Salma Hayek and John C Reilly in Tale of Tales. Courtesy Front Row Filmed Entertainment
Salma Hayek and John C Reilly in Tale of Tales. Courtesy Front Row Filmed Entertainment

Film review: Tale of Tales is an imaginative fairy-tale adaptation



Tale of Tales

Director: Matteo Garrone

Starring: Salma Hayek, Toby Jones, Vincent Cassel

Four stars

This dark fairy-tale adaptation arrives after earning high praise at the Cannes film festival. Director Matteo Garrone's English-language debut follows a host of cinematic reworkings of classic fairy tales – including Into The Woods, Snow White and the Huntsman and Maleficent – but the Italian director has gone about things rather differently.

Many familiar fairy-tale tropes are present – princes and princesses, sea monsters, ogres and wrinkled hags. But in mining the works of prolific 17th-century Neapolitan poet Giambattista Basile, whose Pantamerone is considered the world's first collection of fairy tales – and was a major influence on the likes of the Brothers Grimm and Hans Christian Andersen – Garrone has created a work that manages the neat trick of being unpredictable and yet brutally faithful to the grotesque nature of the original source material.

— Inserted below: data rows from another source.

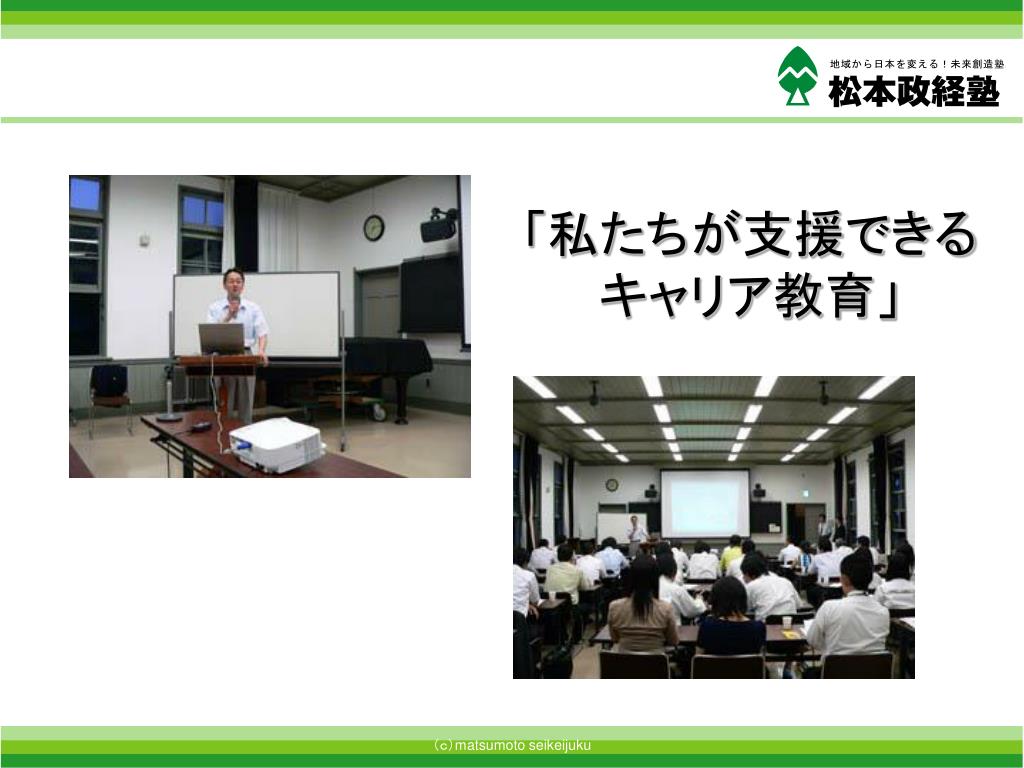 地域から日本を変える！未来創造塾
松本政経塾

「私たちが支援できる
キャリア教育」

(c) matsumoto seikeijuku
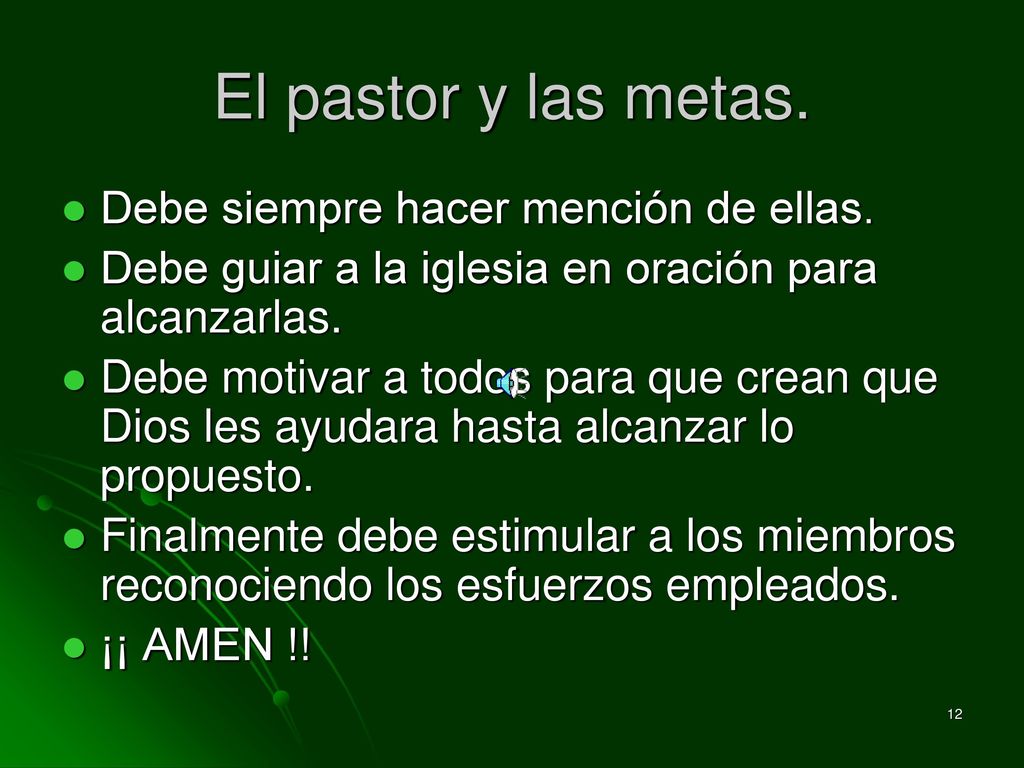 El pastor y las metas.

- Debe siempre hacer mención de ellas.
- Debe guiar a la iglesia en oración para alcanzarlas.
- Debe motivar a todos para que crean que Dios les ayudara hasta alcanzar lo propuesto.
- Finalmente debe estimular a los miembros reconociendo los esfuerzos empleados.
- ¡¡ AMEN !!

12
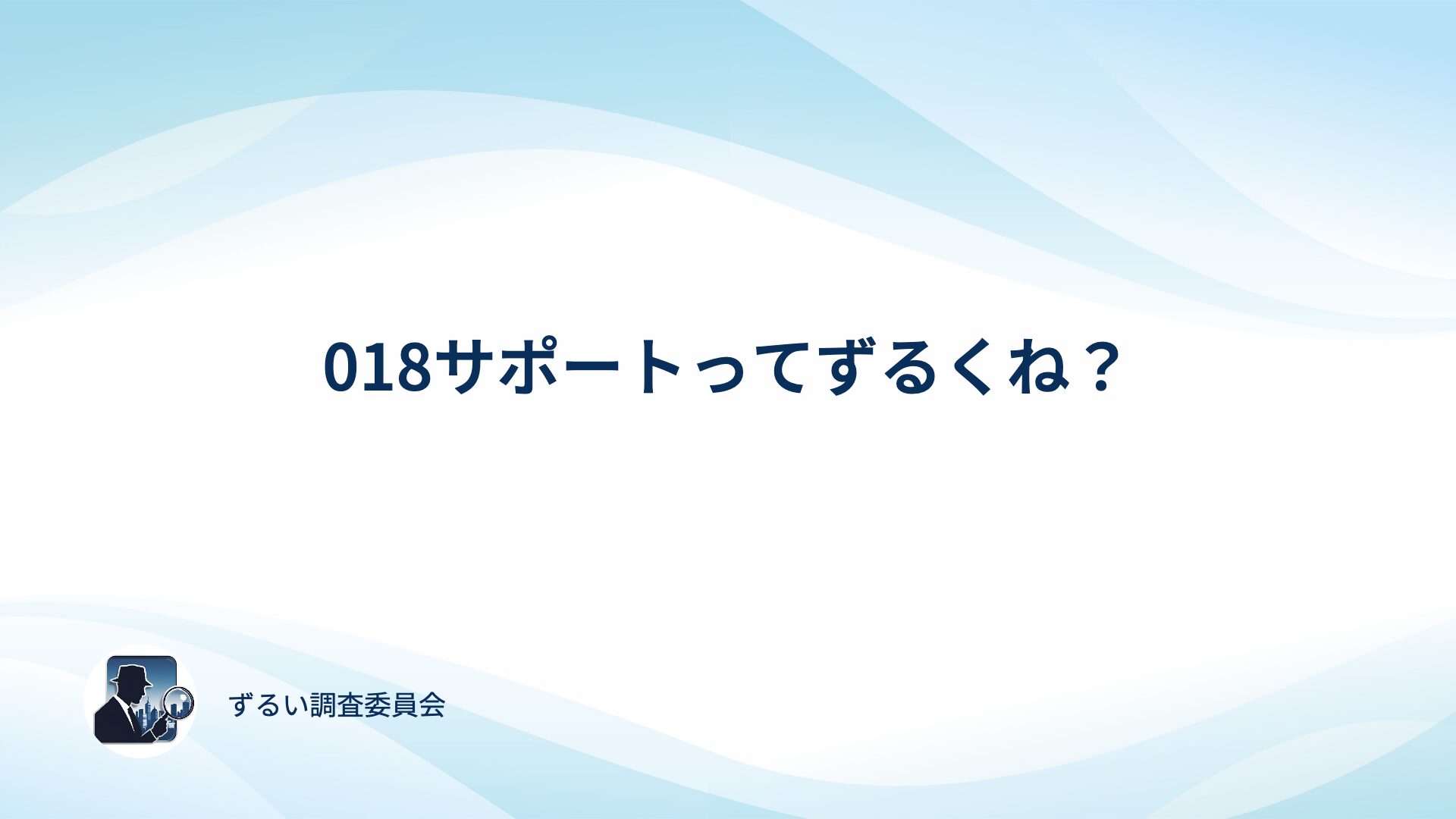 018サポートってずるくね？

ずるい調査委員会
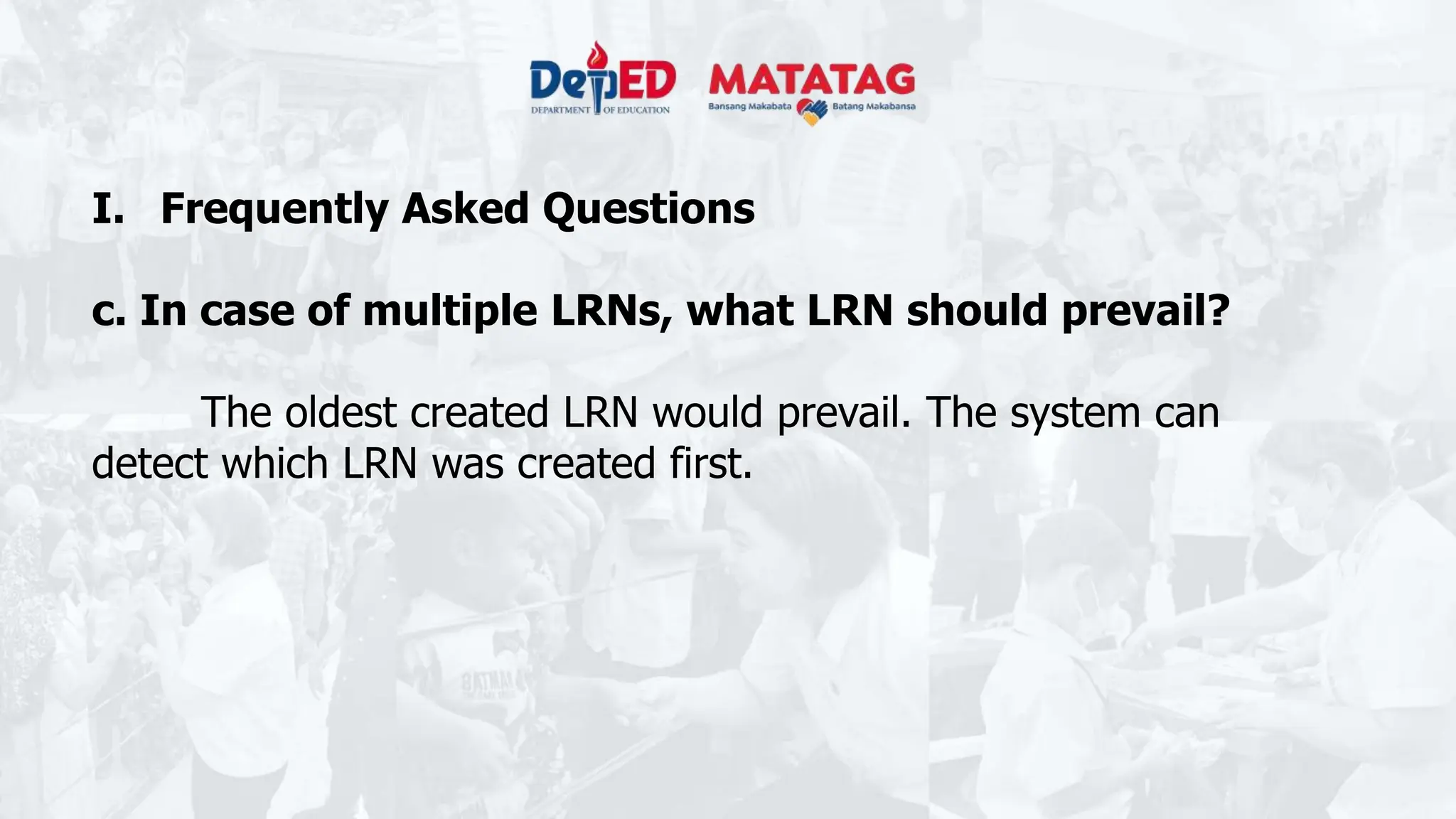 DepED
DEPARTMENT OF EDUCATION

MATATAG
Bansang Makabata Batang Makabansa

I. Frequently Asked Questions

c. In case of multiple LRNs, what LRN should prevail?

The oldest created LRN would prevail. The system can detect which LRN was created first.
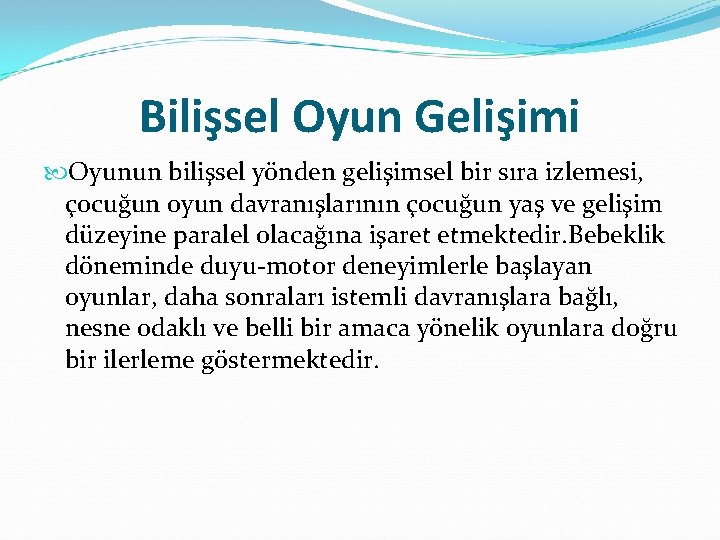 Bilişsel Oyun Gelişimi

Oyunun bilişsel yönden gelişimsel bir sıra izlemesi, çocuğun oyun davranışlarının çocuğun yaş ve gelişim düzeyine paralel olacağına işaret etmektedir.Bebeklik döneminde duyu-motor deneyimlerle başlayan oyunlar, daha sonraları istemli davranışlara bağlı, nesne odaklı ve belli bir amaca yönelik oyunlara doğru bir ilerleme göstermektedir.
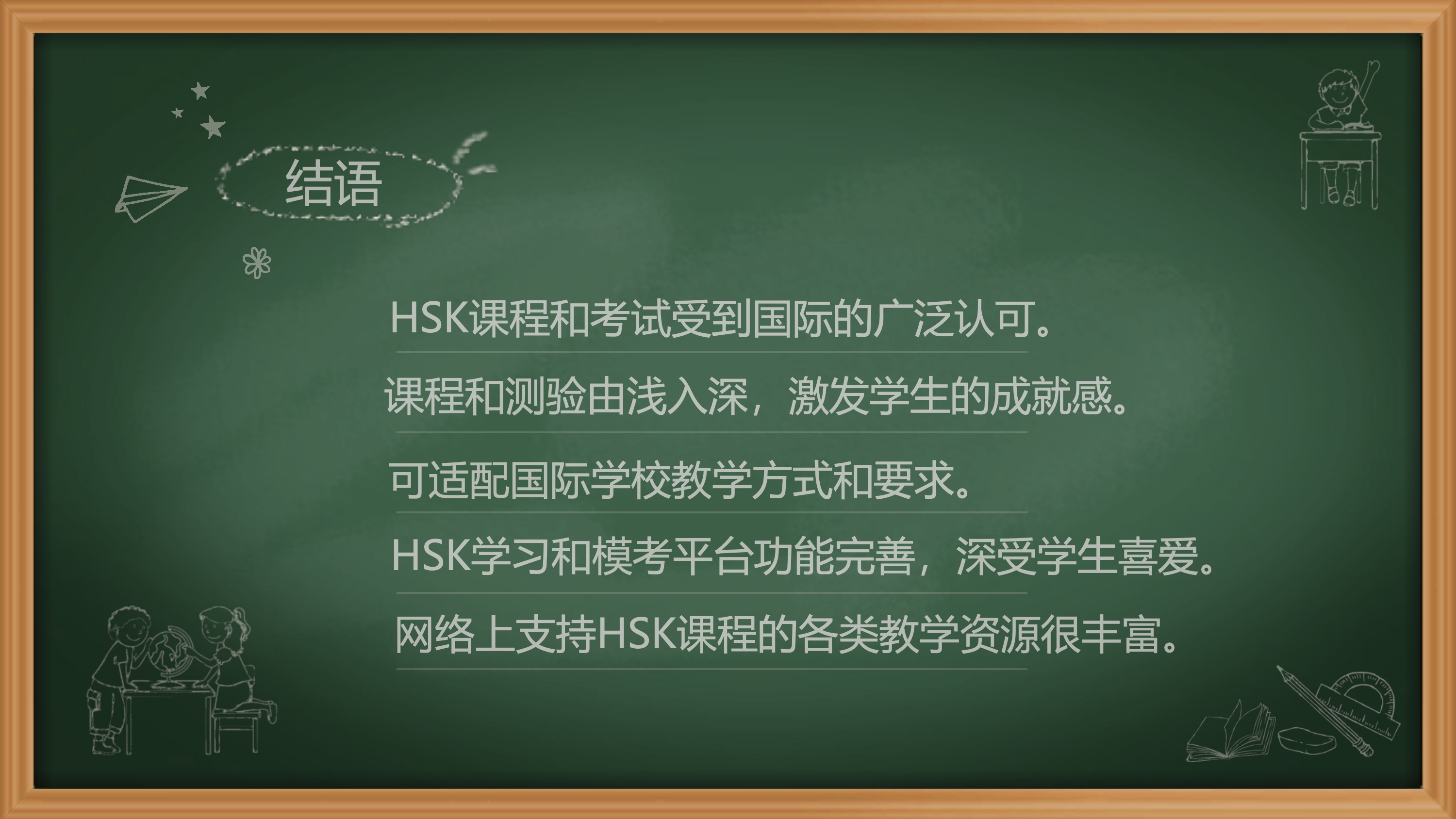 结语

HSK课程和考试受到国际的广泛认可。

课程和测验由浅入深，激发学生的成就感。

可适配国际学校教学方式和要求。

HSK学习和模考平台功能完善，深受学生喜爱。

网络上支持HSK课程的各类教学资源很丰富。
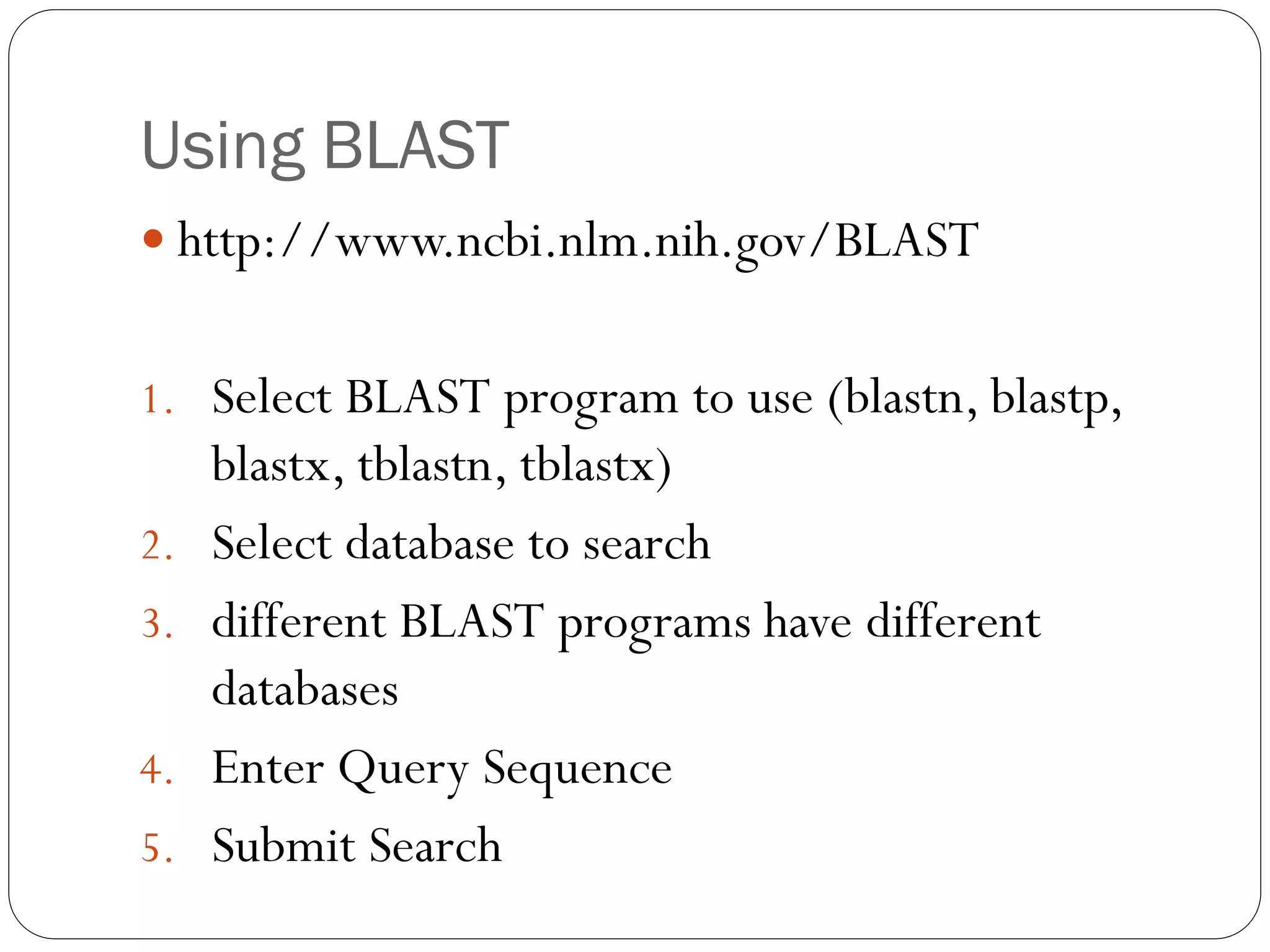 Using BLAST

• http://www.ncbi.nlm.nih.gov/BLAST

1. Select BLAST program to use (blastn, blastp, blastx, tblastn, tblastx)
2. Select database to search
3. different BLAST programs have different databases
4. Enter Query Sequence
5. Submit Search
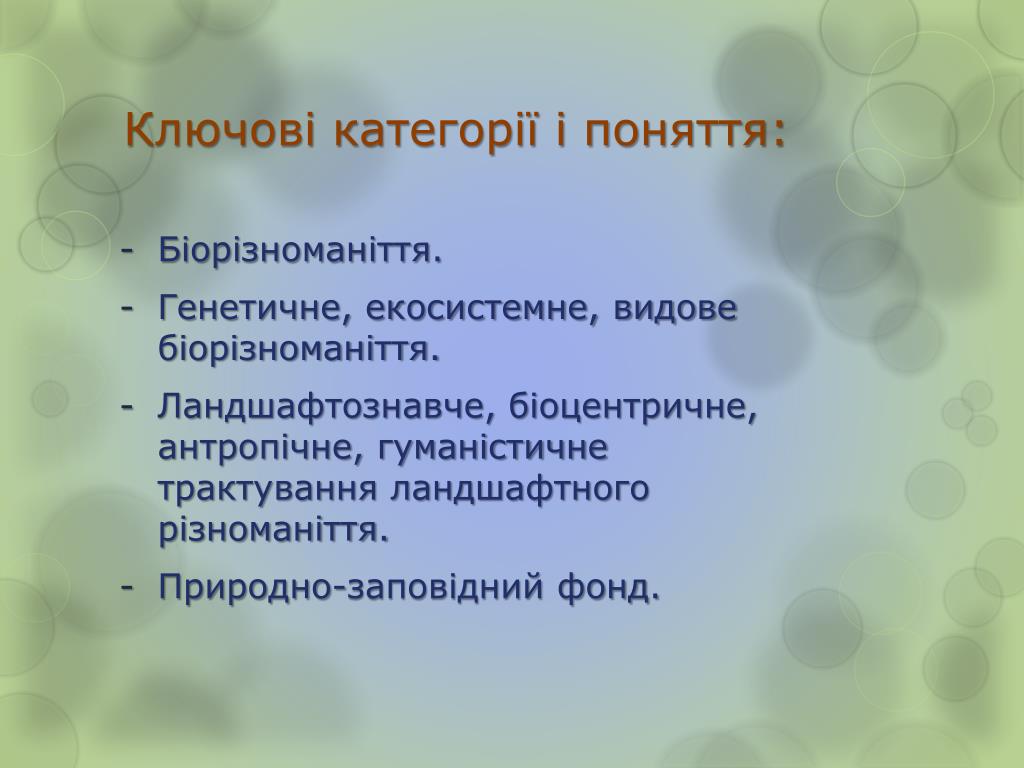 Ключові категорії і поняття:

- Біорізноманіття.
- Генетичне, екосистемне, видове біорізноманіття.
- Ландшафтознавче, біоцентричне, антропічне, гуманістичне трактування ландшафтного різноманіття.
- Природно-заповідний фонд.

If you thought Into the Woods had a dark underbelly, look away now. Disney this most definitely is not.

The movie focuses on three stories set in royal households. In Selvascura, Salma Hayek's childless queen is driven to extreme measures following the intervention of a soothsayer who allows her to finally have a son. Things go awry when she learns that her son's loyalty is not with her, but with a magical twin born of a servant. In Roccaforte, Vincent Cassel's Lothario king is tricked into marrying a witch after his attempts to kill her result in her transformation into a beautiful maiden. And in Altamonde, Toby Jones's ineffectual king becomes more interested in raising a giant flea than his daughter.

It’s an expansive, surreal feast for the imagination that avoids portmanteau clichés, such as tying all the stories together in the final act. A perceived lack of cohesion could grate with some viewers, but it is a pleasure to watch a movie where the audience genuinely has no idea what ­insanity might come next.